Is there something wrong with joins that don’t use the JOIN keyword in SQL or MySQL?

Filtering joins solely using WHERE can be extremely inefficient in some common scenarios. For example:

SELECT * FROM people p, companies c 
    WHERE p.companyID = c.id AND p.firstName="Daniel"

Most databases will execute this query quite literally, first taking the Cartesian product of the people and companies tables and then filtering by those which have matching companyID and id fields. While the fully-unconstrained product does not exist anywhere but in memory and then only for a moment, its calculation does take some time.

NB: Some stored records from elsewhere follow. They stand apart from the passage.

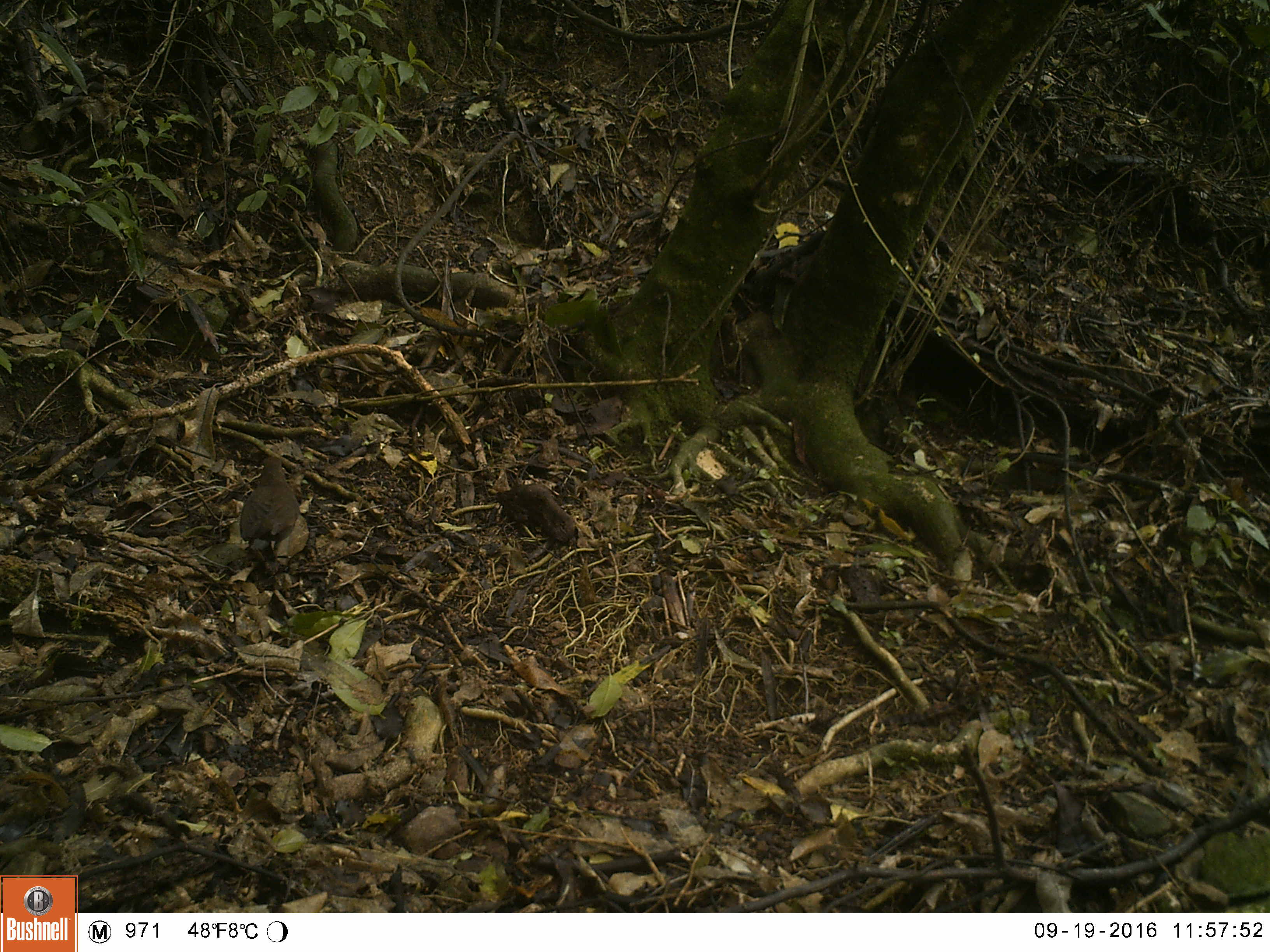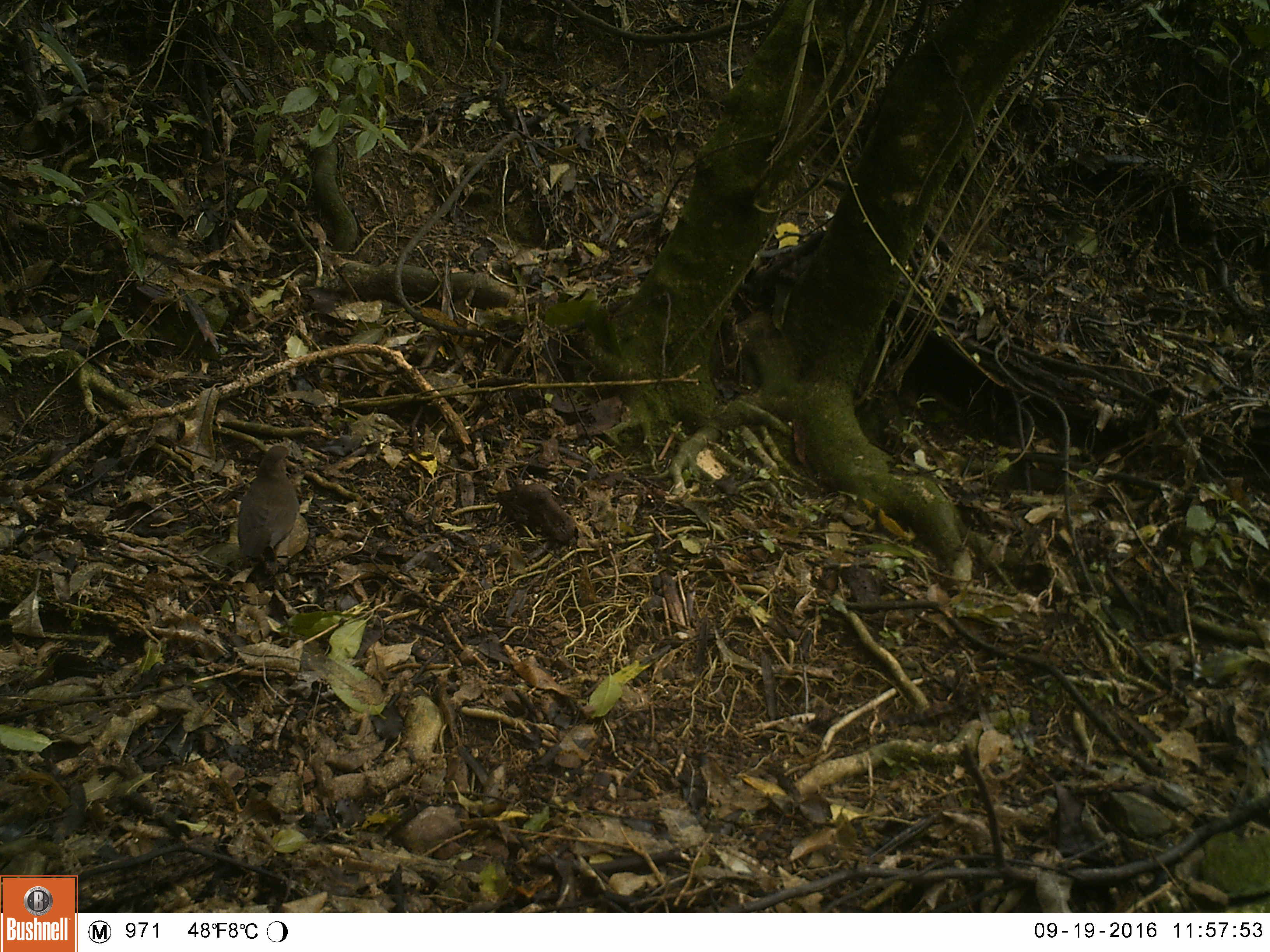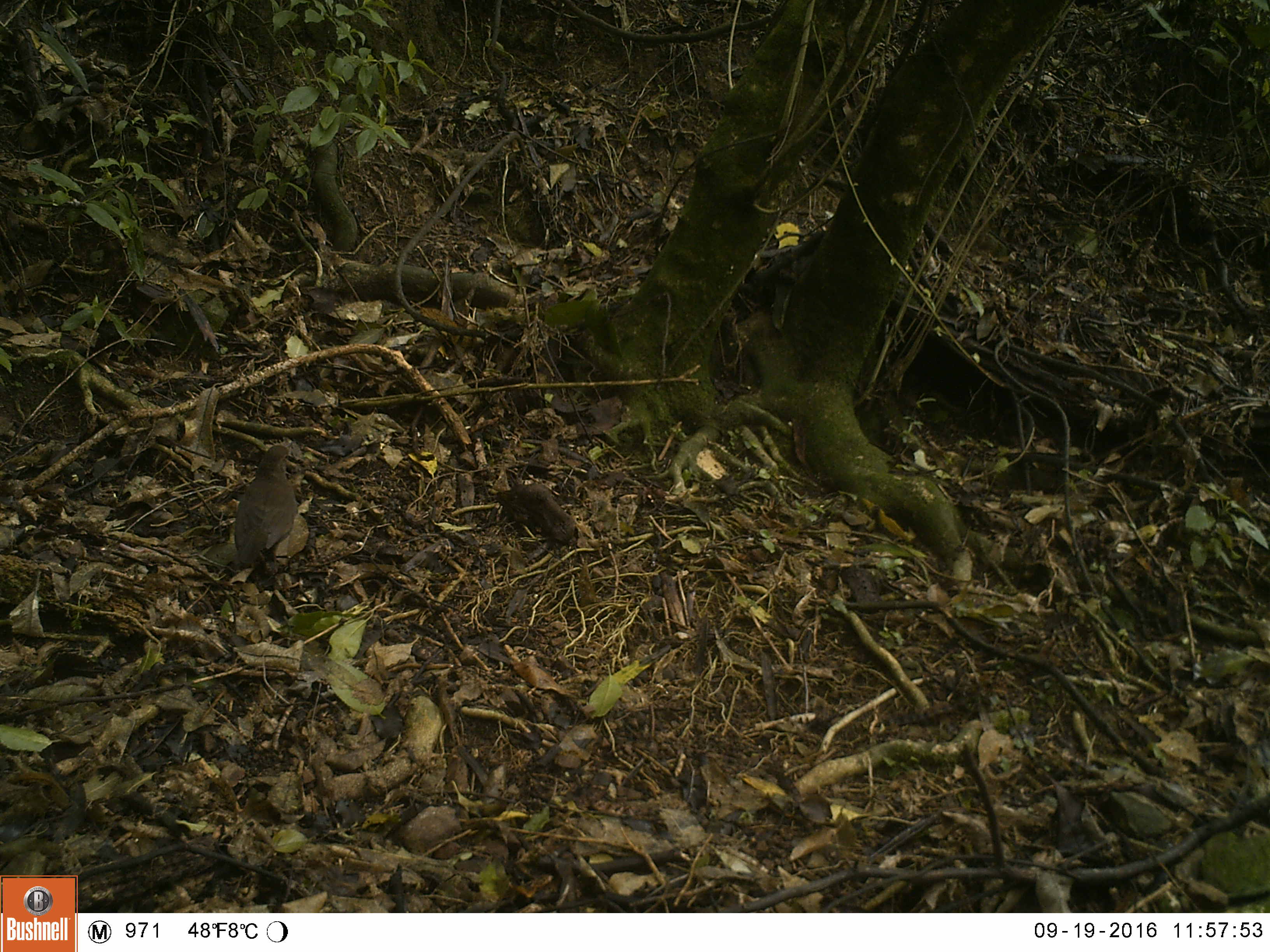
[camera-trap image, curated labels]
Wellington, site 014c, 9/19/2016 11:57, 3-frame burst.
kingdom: Animalia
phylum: Chordata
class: Aves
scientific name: Aves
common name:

A better approach is to group the constraints with the JOINs where relevant. This is not only subjectively easier to read but also far more efficient. Thusly:

SELECT * FROM people p JOIN companies c ON p.companyID = c.id
    WHERE p.firstName="Daniel"

It’s a little longer, but the database is able to look at the ON clause and use it to compute the fully-constrained JOIN directly, rather than starting with everything and then limiting down. This is faster to compute (especially with large data sets and/or many-table joins) and requires less memory.

I change every query I see which uses the “comma JOIN” syntax. In my opinion, the only purpose for its existence is conciseness. Considering the performance impact, I don’t think this is a compelling reason.